■ Brief 1 ■
In the entries, replace "Chat" with "Live" and give everything from the entry containing "Foto - andere zur Miete in Friedrichskoog" down to the entry containing "TPU чехол Айфон" with nothing else changed. Omit the pictures from your answer.
■ Brief 2 ■
Write the next part of the email with the TLB flush torture test patch, beginning after its last line.
━━━━━ Page text ━━━━━
On Fri, Jul 24, 2015 at 02:25:06PM +0100, Alex Bennée wrote:
> This adds a fairly brain dead torture test for TLB flushes intended for
> stressing the MTTCG QEMU build. It takes the usual -smp option for
> multiple CPUs.
>
> By default it will do a TLBIALL flush after each cycle. If you pass
> -append "page" to the kernel it will take it in turns to flush each of
> the computation functions. At the moment it doesn't do any re-mapping of
> pages but maybe that is something that could be done in the future.
>
> [DEV VERSION FOR COMMENT]
> Signed-off-by: Alex Bennée <[email protected]>
> ---
> arm/tlbflush.c | 163
> +++++++++++++++++++++++++++++++++++++++++++
> config/config-arm-common.mak | 4 +-
> lib/arm/asm/mmu.h | 11 +++
> 3 files changed, 177 insertions(+), 1 deletion(-)
> create mode 100644 arm/tlbflush.c
>
> diff --git a/arm/tlbflush.c b/arm/tlbflush.c
> new file mode 100644
> index 0000000..6eeff18
> --- /dev/null
> +++ b/arm/tlbflush.c
> @@ -0,0 +1,163 @@
> +#include <libcflat.h>
> +#include <asm/smp.h>
> +#include <asm/cpumask.h>
> +#include <asm/barrier.h>
> +#include <asm/mmu.h>
> +
> +#define SEQ_LENGTH 10
> +
> +static cpumask_t smp_test_complete;
> +static int flush_count = 100000;
> +static int flush_self = 1;
> +static int flush_page = 0;
> +
> +__attribute__((aligned(0x1000))) unsigned int hash_array(int length,
> unsigned int *array)
━━━━━ Provided records ━━━━━
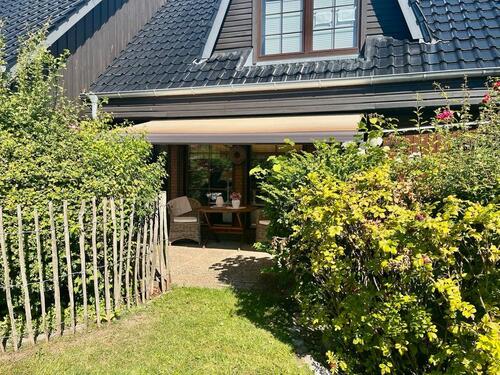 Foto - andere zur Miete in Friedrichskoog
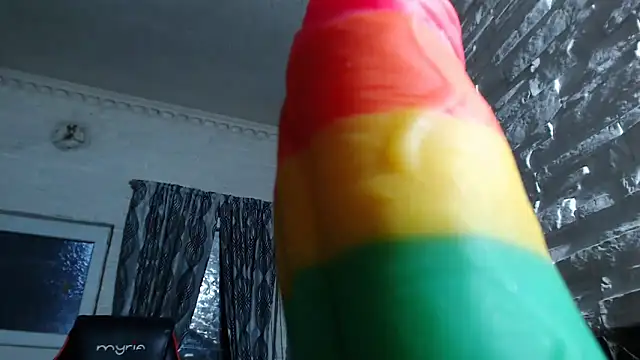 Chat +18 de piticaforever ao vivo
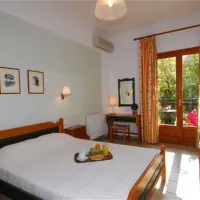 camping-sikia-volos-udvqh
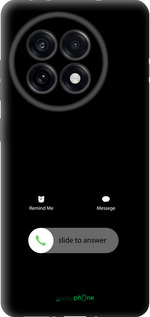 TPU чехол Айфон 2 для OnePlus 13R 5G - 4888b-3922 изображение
━━━━━
━━━━━ Provided records ━━━━━
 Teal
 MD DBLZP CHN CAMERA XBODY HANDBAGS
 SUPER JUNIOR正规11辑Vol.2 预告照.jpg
━━━━━
■ Output 1 ■
 Foto - andere zur Miete in Friedrichskoog
 Live +18 de piticaforever ao vivo
 camping-sikia-volos-udvqh
 TPU чехол Айфон 2 для OnePlus 13R 5G - 4888b-3922 изображение

■ Output 2 ■
You should use PAGE_SIZE instead of 0x1000 in these attributes, allowing
the test to also work for aarch64, as we're using 64k pages on aarch64.
> +{
> + int i;
> + unsigned int sum=0;
> + for (i=0; i<length; i++)
> + {
> + unsigned int val = *array++;
> + sum ^= val;
> + sum ^= (val >> (val % 16));
> + sum ^= (val << (val % 32));
> + }
> +
> + return sum;
> +}
> +
> +__attribute__((aligned(0x1000))) void create_fib_sequence(int length,
> unsigned int *array)
> +{
> + int i;
> +
> + /* first two values */
> + array[0] = 0;
> + array[1] = 1;
> + for (i=2; i<length; i++)
> + {
> + array[i] = array[i-2] + array[i-1];
> + }
> +}
> +
> +__attribute__((aligned(0x1000))) unsigned long long factorial(unsigned int n)
> +{
> + unsigned int i;
> + unsigned long long fac = 1;
> + for (i=1; i<=n; i++)
> + {
> + fac = fac * i;
> + }
> + return fac;
> +}
> +
> +/* do some computationally expensive stuff, return a checksum of the
> + * results */
> +__attribute__((aligned(0x1000))) unsigned int do_computation(void)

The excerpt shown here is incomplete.